» **YOUR ASSIGNMENT**:
Begin at the line that contains "Given this setup, evaluate" and repeat every line from there to the end of the records below, inclusive, without adding any other line.
[MATERIAL SUPPLIED Boundary: Start]
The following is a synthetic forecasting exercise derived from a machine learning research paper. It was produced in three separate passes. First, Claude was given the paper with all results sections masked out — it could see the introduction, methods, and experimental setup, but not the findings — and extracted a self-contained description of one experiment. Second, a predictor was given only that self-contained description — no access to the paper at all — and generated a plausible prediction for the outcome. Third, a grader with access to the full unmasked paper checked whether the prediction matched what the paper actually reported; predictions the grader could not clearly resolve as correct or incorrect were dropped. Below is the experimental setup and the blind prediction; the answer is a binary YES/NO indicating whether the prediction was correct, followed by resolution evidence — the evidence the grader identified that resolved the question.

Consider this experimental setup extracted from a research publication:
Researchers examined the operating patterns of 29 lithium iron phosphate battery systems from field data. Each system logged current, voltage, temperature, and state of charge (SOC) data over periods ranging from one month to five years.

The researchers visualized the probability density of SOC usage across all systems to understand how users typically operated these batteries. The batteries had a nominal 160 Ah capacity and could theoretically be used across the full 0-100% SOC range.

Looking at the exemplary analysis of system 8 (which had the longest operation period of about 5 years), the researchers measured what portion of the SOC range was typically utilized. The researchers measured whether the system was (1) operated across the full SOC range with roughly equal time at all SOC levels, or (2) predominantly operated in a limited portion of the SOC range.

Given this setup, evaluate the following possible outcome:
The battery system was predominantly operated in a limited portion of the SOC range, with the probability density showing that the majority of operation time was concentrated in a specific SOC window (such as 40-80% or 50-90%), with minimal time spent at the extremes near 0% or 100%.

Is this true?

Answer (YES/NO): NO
[MATERIAL SUPPLIED Boundary: End]
» **OUTPUT**:
Given this setup, evaluate the following possible outcome:
The battery system was predominantly operated in a limited portion of the SOC range, with the probability density showing that the majority of operation time was concentrated in a specific SOC window (such as 40-80% or 50-90%), with minimal time spent at the extremes near 0% or 100%.

Is this true?

Answer (YES/NO): NO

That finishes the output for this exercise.